This study investigated the potential effects of amitraz on the pre- and postnatal development, behavior, and reproductive performance of offspring of parent rats given amitraz during pre-mating, gestation, and lactation. The test chemical was administered via the drinking water containing 0, 40, 120, and 360 ppm to male rats from 2 weeks before mating to the end of 14-day mating period and to females from 2 weeks before mating, throughout mating, gestation and lactation up to weaning. Based on fluid consumption, the male rats received an average of $0,\;5.7{\pm}1.33,\;13.2{\pm}2.08,$ and $35.8{\pm}3.42$ mg/kg/day amitraz, and the female rats received an average of $0,8.7{\pm}4.42,\;20.1{\pm}9.60,\;and\;47.6{\pm}22.38$ mg/kg/day amitraz, respectively. At 360 ppm, an increase in the incidence of abnormal clinical signs, a suppression in the body weight gain, a decrease in the food consumption and litter size, an increase in the post-implantation loss, and a decrease in the seminal vesicle weight were observed in the parent animals.
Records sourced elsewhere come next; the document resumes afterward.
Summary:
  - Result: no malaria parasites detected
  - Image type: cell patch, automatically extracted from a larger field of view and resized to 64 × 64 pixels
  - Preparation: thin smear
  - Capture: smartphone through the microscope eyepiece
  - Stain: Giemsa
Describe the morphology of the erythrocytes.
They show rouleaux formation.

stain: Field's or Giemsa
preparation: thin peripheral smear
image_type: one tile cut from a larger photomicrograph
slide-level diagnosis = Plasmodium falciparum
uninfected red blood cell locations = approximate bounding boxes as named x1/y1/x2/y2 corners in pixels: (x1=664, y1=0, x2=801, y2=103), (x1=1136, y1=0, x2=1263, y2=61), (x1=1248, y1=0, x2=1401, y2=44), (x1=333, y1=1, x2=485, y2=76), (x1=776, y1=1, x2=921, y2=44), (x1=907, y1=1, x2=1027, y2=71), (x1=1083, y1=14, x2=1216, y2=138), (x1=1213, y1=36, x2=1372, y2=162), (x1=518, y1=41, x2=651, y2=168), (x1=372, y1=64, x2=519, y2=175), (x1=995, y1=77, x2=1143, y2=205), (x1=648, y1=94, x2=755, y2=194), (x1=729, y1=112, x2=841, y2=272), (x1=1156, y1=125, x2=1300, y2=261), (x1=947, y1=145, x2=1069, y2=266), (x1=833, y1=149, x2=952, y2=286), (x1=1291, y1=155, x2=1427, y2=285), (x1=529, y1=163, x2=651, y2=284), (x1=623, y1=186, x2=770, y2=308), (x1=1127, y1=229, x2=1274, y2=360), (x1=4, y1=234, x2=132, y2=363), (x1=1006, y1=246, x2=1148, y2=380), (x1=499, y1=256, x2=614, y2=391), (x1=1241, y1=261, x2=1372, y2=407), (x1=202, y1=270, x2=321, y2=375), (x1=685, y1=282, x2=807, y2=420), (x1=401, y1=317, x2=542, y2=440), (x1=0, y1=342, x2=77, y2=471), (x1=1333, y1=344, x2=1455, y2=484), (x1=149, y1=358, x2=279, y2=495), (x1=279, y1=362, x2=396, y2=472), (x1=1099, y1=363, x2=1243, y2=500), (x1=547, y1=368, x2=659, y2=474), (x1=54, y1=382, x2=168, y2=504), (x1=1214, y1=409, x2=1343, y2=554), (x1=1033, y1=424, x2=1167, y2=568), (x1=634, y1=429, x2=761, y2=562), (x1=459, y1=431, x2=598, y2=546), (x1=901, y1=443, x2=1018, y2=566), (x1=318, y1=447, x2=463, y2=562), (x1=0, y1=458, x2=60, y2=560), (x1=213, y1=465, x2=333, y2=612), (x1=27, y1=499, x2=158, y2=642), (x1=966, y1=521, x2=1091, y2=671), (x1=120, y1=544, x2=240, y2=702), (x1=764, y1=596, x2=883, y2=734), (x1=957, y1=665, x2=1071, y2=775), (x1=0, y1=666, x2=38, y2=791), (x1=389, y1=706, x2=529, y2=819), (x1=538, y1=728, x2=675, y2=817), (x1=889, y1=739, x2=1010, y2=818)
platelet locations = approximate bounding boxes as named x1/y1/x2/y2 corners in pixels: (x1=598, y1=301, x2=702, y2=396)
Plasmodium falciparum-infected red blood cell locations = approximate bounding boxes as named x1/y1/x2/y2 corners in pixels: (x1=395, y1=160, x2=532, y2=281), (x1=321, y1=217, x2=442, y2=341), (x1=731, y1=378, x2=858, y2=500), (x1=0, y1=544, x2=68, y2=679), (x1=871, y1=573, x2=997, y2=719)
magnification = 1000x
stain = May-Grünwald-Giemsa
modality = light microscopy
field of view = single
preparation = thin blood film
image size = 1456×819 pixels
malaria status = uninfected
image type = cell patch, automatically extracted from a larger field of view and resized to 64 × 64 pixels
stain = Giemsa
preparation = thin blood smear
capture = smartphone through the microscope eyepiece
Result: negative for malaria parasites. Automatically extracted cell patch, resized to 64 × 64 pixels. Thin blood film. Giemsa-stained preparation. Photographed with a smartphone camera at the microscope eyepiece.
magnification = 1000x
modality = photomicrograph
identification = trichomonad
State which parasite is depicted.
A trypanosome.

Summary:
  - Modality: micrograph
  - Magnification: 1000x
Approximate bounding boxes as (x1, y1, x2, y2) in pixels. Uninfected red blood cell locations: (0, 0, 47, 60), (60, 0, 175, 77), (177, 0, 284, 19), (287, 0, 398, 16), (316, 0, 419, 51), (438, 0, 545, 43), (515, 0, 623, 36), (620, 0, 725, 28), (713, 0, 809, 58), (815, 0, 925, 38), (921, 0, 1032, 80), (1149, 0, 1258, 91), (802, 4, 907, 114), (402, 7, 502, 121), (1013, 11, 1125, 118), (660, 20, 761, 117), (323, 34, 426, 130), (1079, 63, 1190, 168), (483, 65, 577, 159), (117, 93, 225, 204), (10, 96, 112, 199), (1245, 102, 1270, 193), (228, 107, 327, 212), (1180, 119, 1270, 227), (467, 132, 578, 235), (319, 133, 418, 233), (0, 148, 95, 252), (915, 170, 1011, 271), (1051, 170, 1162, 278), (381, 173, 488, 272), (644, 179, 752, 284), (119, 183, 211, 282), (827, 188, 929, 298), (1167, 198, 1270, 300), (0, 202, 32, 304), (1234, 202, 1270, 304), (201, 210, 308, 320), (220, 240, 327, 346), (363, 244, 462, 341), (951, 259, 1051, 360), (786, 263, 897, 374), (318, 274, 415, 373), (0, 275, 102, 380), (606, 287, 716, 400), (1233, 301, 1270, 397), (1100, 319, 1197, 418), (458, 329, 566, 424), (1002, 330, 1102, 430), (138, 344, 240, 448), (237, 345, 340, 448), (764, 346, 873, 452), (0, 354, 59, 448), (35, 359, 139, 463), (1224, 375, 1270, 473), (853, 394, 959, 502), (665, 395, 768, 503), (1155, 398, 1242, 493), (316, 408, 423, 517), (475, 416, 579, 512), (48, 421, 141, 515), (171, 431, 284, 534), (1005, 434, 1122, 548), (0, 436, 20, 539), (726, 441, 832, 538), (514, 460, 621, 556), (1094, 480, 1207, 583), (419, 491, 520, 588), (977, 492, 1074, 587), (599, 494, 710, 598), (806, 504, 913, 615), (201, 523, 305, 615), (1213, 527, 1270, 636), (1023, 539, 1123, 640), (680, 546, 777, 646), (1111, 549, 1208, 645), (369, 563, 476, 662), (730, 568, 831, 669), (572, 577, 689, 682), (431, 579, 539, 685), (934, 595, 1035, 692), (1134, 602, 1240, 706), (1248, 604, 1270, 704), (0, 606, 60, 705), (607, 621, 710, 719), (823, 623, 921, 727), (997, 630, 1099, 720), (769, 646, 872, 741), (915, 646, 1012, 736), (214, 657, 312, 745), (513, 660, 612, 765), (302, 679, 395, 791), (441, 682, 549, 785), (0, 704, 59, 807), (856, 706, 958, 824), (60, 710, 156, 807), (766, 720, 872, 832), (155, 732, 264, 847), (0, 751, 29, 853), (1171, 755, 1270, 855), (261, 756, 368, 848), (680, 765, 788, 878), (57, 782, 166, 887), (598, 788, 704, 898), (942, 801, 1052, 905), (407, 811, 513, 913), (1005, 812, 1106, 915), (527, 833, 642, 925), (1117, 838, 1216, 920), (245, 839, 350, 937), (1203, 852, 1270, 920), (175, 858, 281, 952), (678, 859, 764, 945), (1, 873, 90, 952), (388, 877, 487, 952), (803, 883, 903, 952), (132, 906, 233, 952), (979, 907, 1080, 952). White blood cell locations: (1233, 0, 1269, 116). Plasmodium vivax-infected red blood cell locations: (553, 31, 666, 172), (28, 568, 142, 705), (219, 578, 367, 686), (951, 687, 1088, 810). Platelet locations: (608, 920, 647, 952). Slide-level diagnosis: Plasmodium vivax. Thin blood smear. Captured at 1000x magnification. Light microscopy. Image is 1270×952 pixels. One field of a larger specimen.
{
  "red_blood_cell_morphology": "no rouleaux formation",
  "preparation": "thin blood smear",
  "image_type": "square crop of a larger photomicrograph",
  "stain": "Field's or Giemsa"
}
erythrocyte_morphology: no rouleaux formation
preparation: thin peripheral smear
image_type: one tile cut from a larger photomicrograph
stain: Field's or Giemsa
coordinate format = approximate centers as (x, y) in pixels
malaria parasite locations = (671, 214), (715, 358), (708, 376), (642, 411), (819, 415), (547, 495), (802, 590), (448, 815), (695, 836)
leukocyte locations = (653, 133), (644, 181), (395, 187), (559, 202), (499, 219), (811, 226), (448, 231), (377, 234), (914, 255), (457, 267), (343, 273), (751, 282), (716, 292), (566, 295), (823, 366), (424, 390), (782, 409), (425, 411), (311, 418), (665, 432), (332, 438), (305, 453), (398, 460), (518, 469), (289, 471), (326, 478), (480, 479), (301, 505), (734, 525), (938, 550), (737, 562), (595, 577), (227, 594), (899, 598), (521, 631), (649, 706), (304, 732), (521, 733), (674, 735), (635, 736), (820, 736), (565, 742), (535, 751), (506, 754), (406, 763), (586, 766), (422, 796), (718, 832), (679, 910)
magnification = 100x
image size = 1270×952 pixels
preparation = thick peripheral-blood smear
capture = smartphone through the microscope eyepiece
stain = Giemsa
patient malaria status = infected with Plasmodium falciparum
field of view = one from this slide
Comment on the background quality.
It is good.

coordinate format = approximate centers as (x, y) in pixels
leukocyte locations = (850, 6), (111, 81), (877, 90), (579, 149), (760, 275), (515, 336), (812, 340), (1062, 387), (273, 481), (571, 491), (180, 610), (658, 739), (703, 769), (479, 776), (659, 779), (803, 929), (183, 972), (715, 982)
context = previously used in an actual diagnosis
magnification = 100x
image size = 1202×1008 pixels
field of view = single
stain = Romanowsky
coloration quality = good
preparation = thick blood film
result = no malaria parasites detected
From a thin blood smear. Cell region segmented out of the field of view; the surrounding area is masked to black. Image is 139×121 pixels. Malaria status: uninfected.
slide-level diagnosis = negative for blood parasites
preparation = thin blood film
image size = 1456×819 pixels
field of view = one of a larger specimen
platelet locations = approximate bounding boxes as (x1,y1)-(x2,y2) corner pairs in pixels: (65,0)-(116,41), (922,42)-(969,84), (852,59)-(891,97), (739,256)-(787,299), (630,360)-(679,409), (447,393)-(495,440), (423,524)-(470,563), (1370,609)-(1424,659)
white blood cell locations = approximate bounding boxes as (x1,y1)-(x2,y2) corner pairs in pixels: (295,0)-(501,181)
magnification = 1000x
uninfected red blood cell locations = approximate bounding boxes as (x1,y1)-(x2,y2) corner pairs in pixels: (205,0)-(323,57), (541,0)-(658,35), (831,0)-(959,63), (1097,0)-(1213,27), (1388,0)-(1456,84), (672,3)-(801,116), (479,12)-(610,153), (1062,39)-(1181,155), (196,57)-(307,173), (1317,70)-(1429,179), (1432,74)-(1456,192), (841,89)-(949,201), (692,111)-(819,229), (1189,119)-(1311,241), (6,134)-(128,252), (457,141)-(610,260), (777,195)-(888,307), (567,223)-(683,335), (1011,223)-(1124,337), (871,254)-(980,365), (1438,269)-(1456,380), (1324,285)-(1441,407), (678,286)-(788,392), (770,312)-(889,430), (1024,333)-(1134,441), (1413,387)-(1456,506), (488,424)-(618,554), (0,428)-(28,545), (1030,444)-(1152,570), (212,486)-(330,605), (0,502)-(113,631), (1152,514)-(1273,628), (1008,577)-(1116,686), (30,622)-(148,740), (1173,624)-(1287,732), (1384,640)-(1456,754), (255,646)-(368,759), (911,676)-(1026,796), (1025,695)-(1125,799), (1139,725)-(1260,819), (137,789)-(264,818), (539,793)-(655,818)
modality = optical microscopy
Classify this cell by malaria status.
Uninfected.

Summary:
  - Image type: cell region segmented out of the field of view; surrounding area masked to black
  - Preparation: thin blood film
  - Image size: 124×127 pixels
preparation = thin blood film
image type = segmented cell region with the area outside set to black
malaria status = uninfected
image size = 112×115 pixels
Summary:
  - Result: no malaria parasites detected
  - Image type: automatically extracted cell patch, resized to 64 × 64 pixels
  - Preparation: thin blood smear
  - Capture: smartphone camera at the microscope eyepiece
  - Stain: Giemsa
In addition, a suppression in the body weight gain, a decrease in the grip strength, a delay in the negative geotaxis, an increase in the pre- and post-implantation loss, and a decrease in the number of live embryos were observed in the offspring. At 120 ppm, suppressed body weight gain and reduced food consumption were observed in the parent rats. Suppressed body weight gain and decreased grip strength were also observed in the offspring. There were no signs of either reproductive or developmental toxicity at 40 ppm. Under these experimental conditions, the no-observed-adverse-effect level of amitraz for parent rats and their offspring was estimated to be 40 ppm in rats.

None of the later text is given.